__Exercise data__.
______________________________

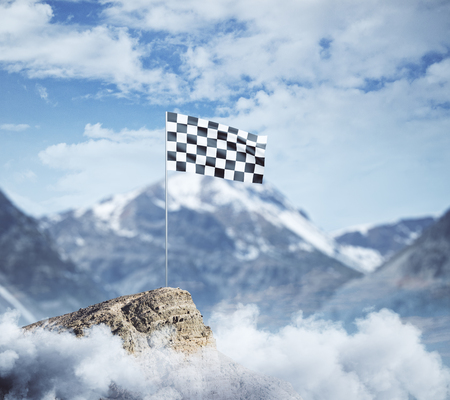 Checkered flag on mountain top. Cloudy sky background. Success concept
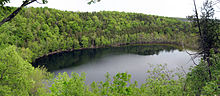 A small lake seen from the top of the cliffs surrounding it. There are trees growing on the steep slopes; their leaves are light green.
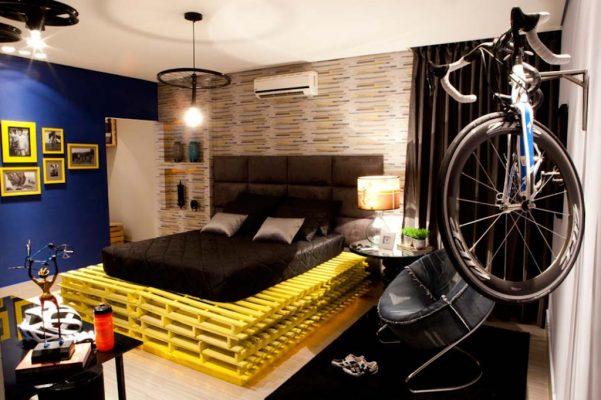 Base da cama feita com pallets e luminária a partir de roda de bicicleta no quarto do Rapaz, assinado por Lorena Coura e Rosemari Bragança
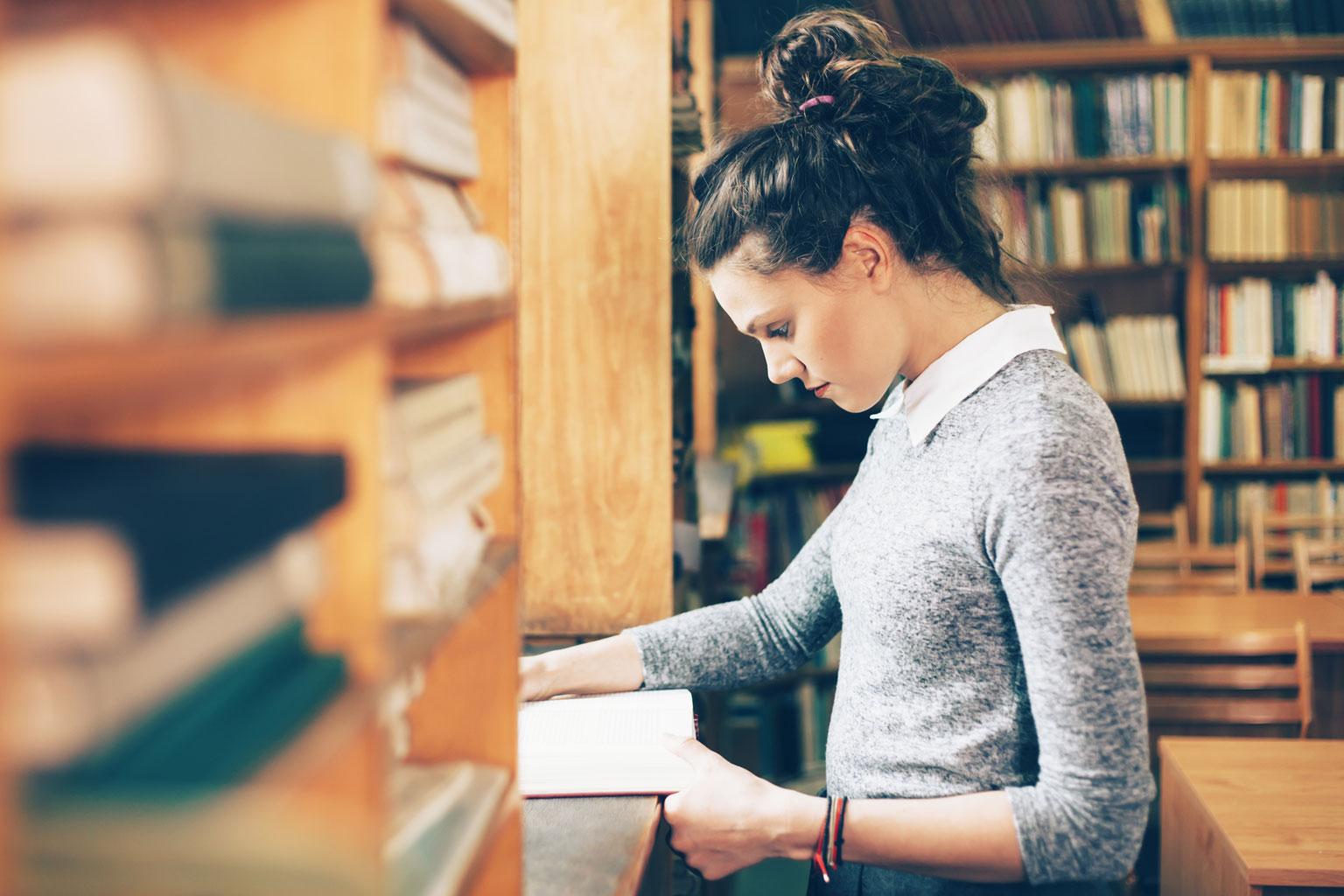 Studentka szkoły wyższej przegląda książkę w bibliotece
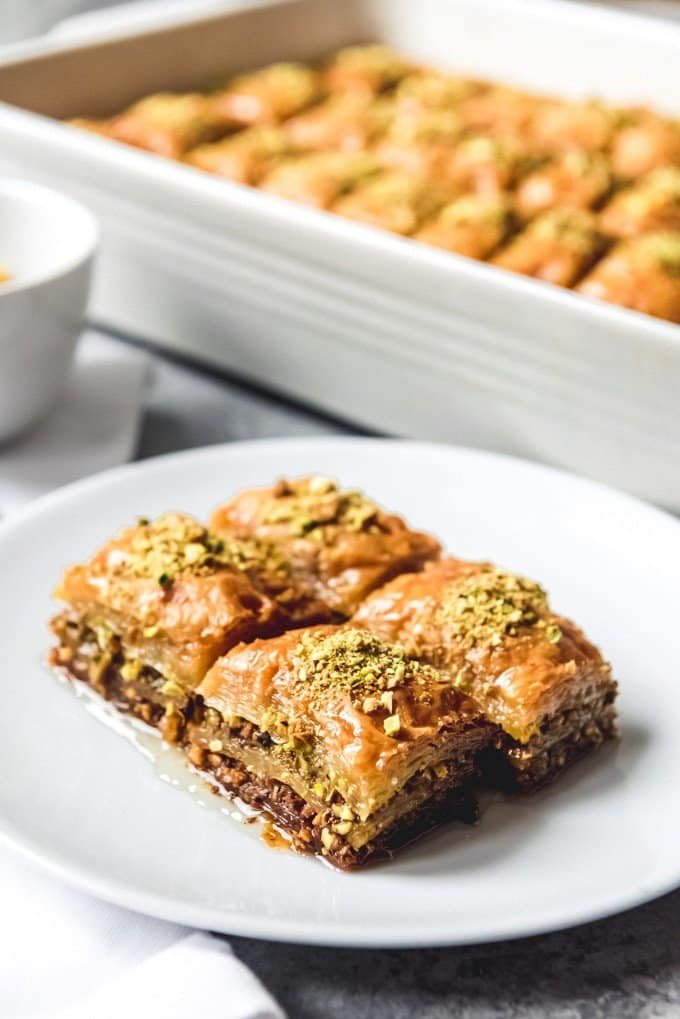 An image of fistikli baklava (Turkish baklava) made with pistachios, on a white plate in front of a pan full of baklava.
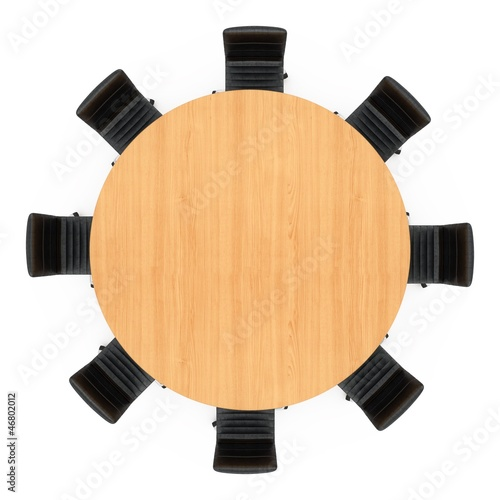 chairs around a round wooden table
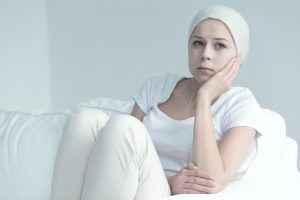 Woman with cancer sitting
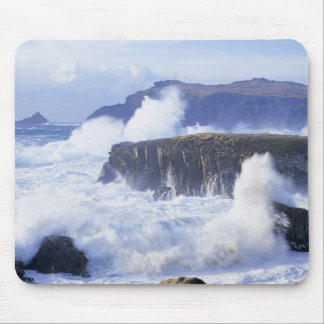 a view of the waves crashing against rocks mouse pad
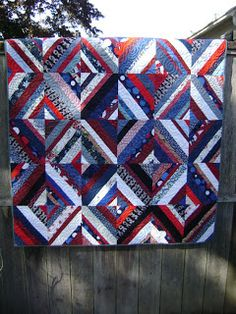 And this red, white and blue one was done with a rectangular block to accentuate the diamond shape.  This would make a great picnic quilt!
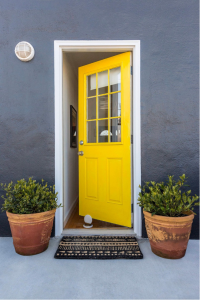 A yellow front door against a gray wall.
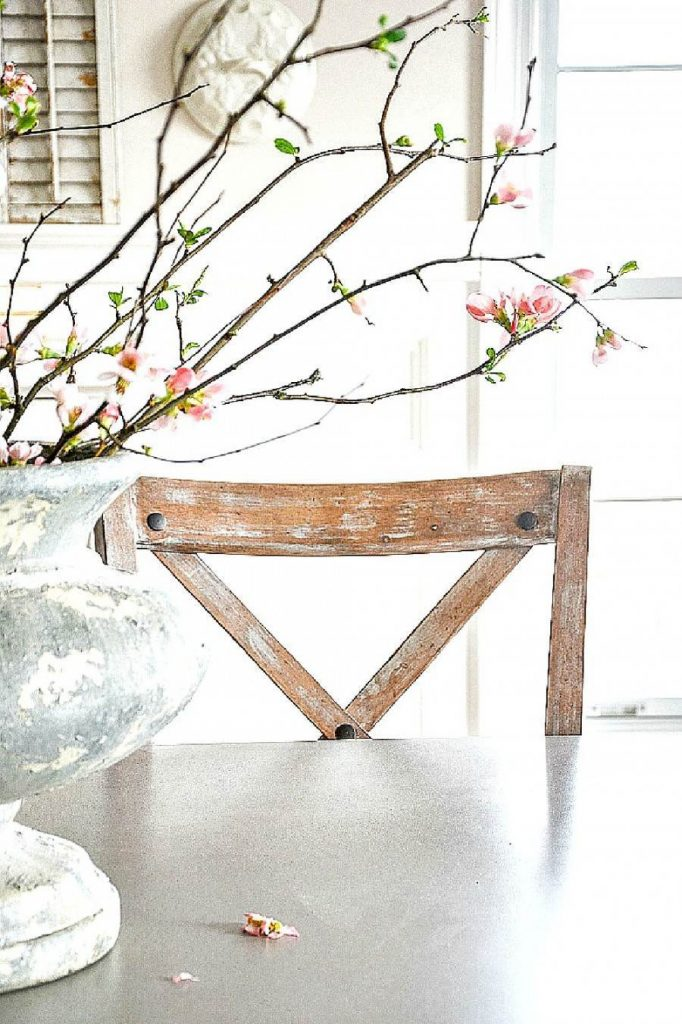 BEAUTIFUL FLOWERING QUINCE BRANCHES ON A TABLE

______________________________

Could you copy every record above exactly, leaving out the pictures?

__Answer for this exercise__.
 Checkered flag on mountain top. Cloudy sky background. Success concept
 A small lake seen from the top of the cliffs surrounding it. There are trees growing on the steep slopes; their leaves are light green.
 Base da cama feita com pallets e luminária a partir de roda de bicicleta no quarto do Rapaz, assinado por Lorena Coura e Rosemari Bragança
 Studentka szkoły wyższej przegląda książkę w bibliotece
 An image of fistikli baklava (Turkish baklava) made with pistachios, on a white plate in front of a pan full of baklava.
 chairs around a round wooden table
 Woman with cancer sitting
 a view of the waves crashing against rocks mouse pad
 And this red, white and blue one was done with a rectangular block to accentuate the diamond shape.  This would make a great picnic quilt!
 A yellow front door against a gray wall.
 BEAUTIFUL FLOWERING QUINCE BRANCHES ON A TABLE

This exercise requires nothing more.